Photo : Le DG OOAS, Dr Melchior Athanase Joël Codjovi Aïssi, à Cotonou, ce mardi 24 mars
C’est fait. La Politique Régionale de Santé Communautaire (PRSC) de la CEDEAO est officiellement lancée, à Cotonou, au Bénin, en présence des représentants des douze (12) États membres de l’organisation que préside Dr Omar Alieu Touray. Le ton est grave, le message sans équivoque. À l’occasion, le Directeur général de l’Organisation Ouest Africaine de la Santé, Dr Melchior Athanase Joël Codjovi Aïssi, a livré un plaidoyer puissant en faveur d’un basculement immédiat vers des systèmes de santé centrés sur les populations.
CSU demeure encore inaccessible pour les populations
Devant un parterre d’acteurs institutionnels, de Partenaires Techniques Financiers (PTF) et de décideurs réunis dans la capitale économique béninoise, ce mardi 24 mars, le patron de l’institution sanitaire régionale a dressé un constat sans concession : malgré les engagements internationaux et les investissements consentis, la Couverture Sanitaire Universelle (CSU) demeure encore inaccessible pour une large frange des populations ouest-africaines.
Un diagnostic sévère des systèmes de santé
Au cœur des insuffisances relevées, le béninois patron de l’OOAS pointe des systèmes de santé « encore trop éloignés des réalités communautaires », marqués par une faible prise en compte de la prévention, de la promotion de la santé et de la surveillance à la base. « Nos politiques publiques ne placent pas suffisamment les communautés au centre. », a insisté Dr Melchior Athanase Joël Codjovi Aïssi, évoquant des inégalités persistantes, une gouvernance locale fragile, des capacités limitées des structures décentralisées et une coordination encore insuffisante entre les différents acteurs. À ces faiblesses structurelles s’ajoutent des défis contemporains majeurs : épidémies émergentes, changement climatique, maladies chroniques et pressions socio-économiques, qui exigent des réponses intégrées et multisectorielles.

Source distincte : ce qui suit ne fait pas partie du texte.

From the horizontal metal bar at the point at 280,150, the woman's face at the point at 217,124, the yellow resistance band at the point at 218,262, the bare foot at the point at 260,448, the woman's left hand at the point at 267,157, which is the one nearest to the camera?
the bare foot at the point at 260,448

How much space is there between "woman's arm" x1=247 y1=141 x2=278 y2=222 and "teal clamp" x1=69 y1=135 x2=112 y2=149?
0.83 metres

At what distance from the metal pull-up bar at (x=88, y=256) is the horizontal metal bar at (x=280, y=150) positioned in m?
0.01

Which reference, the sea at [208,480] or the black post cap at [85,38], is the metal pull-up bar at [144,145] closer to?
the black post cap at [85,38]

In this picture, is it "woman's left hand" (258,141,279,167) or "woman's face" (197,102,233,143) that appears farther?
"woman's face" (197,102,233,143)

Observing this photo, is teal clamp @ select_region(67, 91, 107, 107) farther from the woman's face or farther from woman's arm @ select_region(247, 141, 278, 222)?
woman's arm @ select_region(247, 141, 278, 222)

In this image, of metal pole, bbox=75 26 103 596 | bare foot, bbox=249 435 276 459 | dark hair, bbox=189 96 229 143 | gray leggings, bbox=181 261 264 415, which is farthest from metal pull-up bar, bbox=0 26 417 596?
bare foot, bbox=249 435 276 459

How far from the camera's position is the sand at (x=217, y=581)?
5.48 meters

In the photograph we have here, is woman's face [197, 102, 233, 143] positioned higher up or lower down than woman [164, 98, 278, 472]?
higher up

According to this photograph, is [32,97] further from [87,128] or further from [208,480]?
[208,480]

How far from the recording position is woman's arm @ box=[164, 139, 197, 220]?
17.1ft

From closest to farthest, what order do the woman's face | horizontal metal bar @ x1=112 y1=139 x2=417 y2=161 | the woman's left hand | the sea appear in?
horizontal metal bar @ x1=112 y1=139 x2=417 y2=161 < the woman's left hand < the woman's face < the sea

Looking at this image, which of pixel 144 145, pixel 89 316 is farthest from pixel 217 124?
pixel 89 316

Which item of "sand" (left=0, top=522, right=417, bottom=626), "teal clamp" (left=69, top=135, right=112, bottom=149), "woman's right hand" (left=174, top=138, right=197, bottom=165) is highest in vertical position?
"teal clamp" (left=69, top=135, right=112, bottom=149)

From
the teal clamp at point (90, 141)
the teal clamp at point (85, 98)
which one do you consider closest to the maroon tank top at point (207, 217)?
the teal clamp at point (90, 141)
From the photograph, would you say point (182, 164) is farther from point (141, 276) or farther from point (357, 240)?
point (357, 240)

Un changement de paradigme assumé
Face à cette situation, la PRSC se présente comme une réponse stratégique structurée. Elle repose sur une transformation profonde des approches sanitaires dans la région, avec trois orientations majeures :
- passer d’un système centré sur les structures à un système centré sur les populations,
- privilégier la prévention à la logique curative, et
- promouvoir une approche multisectorielle.
Pour Melchior Athanase Joël Codjovi Aïssi, il ne s’agit plus de multiplier les cadres stratégiques, mais d’engager des actions concrètes. « Le défi n’est plus de concevoir. Le défi est d’agir, et d’agir vite. », a martelé le premier acteur sanitaire ouest-africain.
Un appel pressant à l’action collective
Le Directeur général de l’OOAS a lancé un appel clair à l’ensemble des parties prenantes. Les États membres de la Communauté Économique des États de l’Afrique de l’Ouest sont invités à renforcer leur engagement politique et à garantir un financement durable de la santé communautaire. Les collectivités territoriales, quant à elles, sont appelées à jouer pleinement leur rôle dans l’encadrement et le financement des actions locales, tandis que les partenaires techniques et financiers doivent aligner leurs interventions sur les priorités régionales. Mais au cœur de cette dynamique, ce sont les communautés elles-mêmes qui doivent devenir les véritables actrices du changement.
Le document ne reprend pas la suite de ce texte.